Online proctored exams involve having students record themselves taking the exam or using web-conferencing to let you or other invigilators watch them take the exam. Both approaches help promote academic integrity.

General Tips

  • Web-conferencing invigilation can be used with exams that cannot be invigilated effectively any other way (e.g. open-book exams, essay questions, equation-based questions).
  • Give students a chance to test out whatever technology and restrictions you will use in advance of the real exam. This practice works out the technical issues and builds student confidence before going into a high-stress exam situation.
  • Send your students to the Keep Learning site for more online exam tips.

Cost:
Free

Bandwidth:
High demand

Privacy:
Verified by UBC’s Privacy Impact Assessment process.
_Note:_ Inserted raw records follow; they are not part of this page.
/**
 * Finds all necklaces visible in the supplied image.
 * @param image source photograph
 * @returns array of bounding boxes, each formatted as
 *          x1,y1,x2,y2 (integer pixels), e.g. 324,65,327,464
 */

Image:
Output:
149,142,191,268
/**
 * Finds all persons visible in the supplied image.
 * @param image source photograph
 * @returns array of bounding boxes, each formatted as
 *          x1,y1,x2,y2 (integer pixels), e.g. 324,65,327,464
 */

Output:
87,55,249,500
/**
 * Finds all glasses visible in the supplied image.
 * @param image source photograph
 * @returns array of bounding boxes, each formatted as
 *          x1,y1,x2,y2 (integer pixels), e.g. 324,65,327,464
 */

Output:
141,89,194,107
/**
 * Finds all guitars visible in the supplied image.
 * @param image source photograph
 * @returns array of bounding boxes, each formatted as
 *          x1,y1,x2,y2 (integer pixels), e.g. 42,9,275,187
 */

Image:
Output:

However, you should advise students not to sign in to free Zoom accounts.

Zoom Breakout Rooms

Invigilate remotely by watching video feeds of students as they take their exams.

What are the benefits?

  •  Using breakout rooms in Zoom, you can create smaller subsets of a class for you and other invigilators (like teaching assistants) to monitor.
  • You can ask for identity verification and be available to answer any questions during the exam.
  •  Depending on your computer capacity, Zoom can display up to 49 video feeds at once, which makes this option more useful in larger classes, though the feeds will be broken up over several separate pages.